* [SELECTED EXCERPT]:
[Start of Attachment]

While confined to their homes due to the lockdown imposed to stem the spread of coronavirus, people in Cyprus will have a unique opportunity to catch a glimpse of the “Pink Supermoon”.
Tuesday marks the third supermoon of 2020 with one more to follow this year.
But this is the brightest supermoon of the year most visible on 7 April in Cyprus at 9.15 pm.
As regards what causes a supermoon, the head of the Cyprus Astronomical Society Chrysanthos Fakas that “the Moon orbits Earth in an ellipse, an orbit that brings it closer to and farther from Earth as it goes around”.
The farthest point in this ellipse is called the apogee and is about 405,500 km from Earth on average.
In comments to the Cyprus News Agency, Fakas said that at the moment, the moon is approaching the Earth’s periphery at the closest point for 2020.
“Tonight, its distance from us will be around 357,000 kilometres, while in cases where it is at its peak, i.e. at the farthest point from the earth, it can reach 400,000 kilometres,” he said.
Fakas said that the moon will appear to be up to 30% brighter and up to 14% bigger.
He explained April’s supermoon was dubbed as Pink by native Americans, due to the fact that it coincided with a pink flower blossoming that month.
“These days Aphrodite in the northeast will also be shinning bright, making it worth our while to step out tonight and look up at the sky.”
He further noted that that 2020 year is also rich in eclipses, with a total of six eclipses, two solar and four lunars. “On June 21, 2020, there will be an annular solar eclipse (with the sun appearing as a bright ring around a dark shadow) that will be partially visible from Cyprus,” he said.

[End of Attachment]

* [DATASET CONTENT]:
[Start of Attachment]

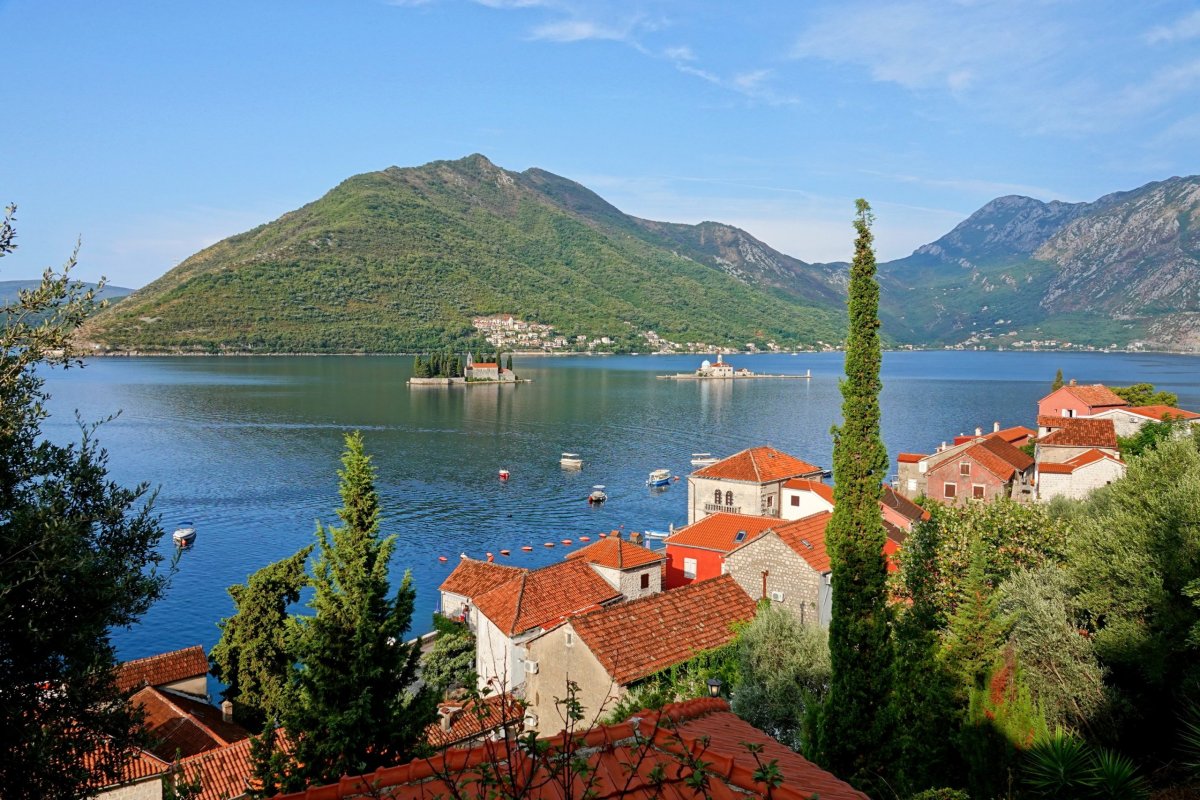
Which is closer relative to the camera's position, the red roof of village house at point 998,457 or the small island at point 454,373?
the red roof of village house at point 998,457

[End of Attachment]

* [REQUIREMENT A]:
Decide whether each statement below agrees with the article on the Pink Supermoon. Answer yes or no for each and quote the words of the article that decide it.
(i) The supermoon on Tuesday is the third of 2020.
(ii) Fakas said the moon will appear up to 14% brighter.
(iii) The June 21, 2020 solar eclipse will be fully visible from Cyprus.
* [REQUIREMENT B]:
Write out everything in the Pink Supermoon article from "While confined to" down to "at 9.15 pm.".

* [WRITTEN REPLY A]:
(i) Yes: "Tuesday marks the third supermoon of 2020"
(ii) No: "the moon will appear to be up to 30% brighter and up to 14% bigger"
(iii) No: "that will be partially visible from Cyprus"

* [WRITTEN REPLY B]:
While confined to their homes due to the lockdown imposed to stem the spread of coronavirus, people in Cyprus will have a unique opportunity to catch a glimpse of the “Pink Supermoon”.
Tuesday marks the third supermoon of 2020 with one more to follow this year.
But this is the brightest supermoon of the year most visible on 7 April in Cyprus at 9.15 pm.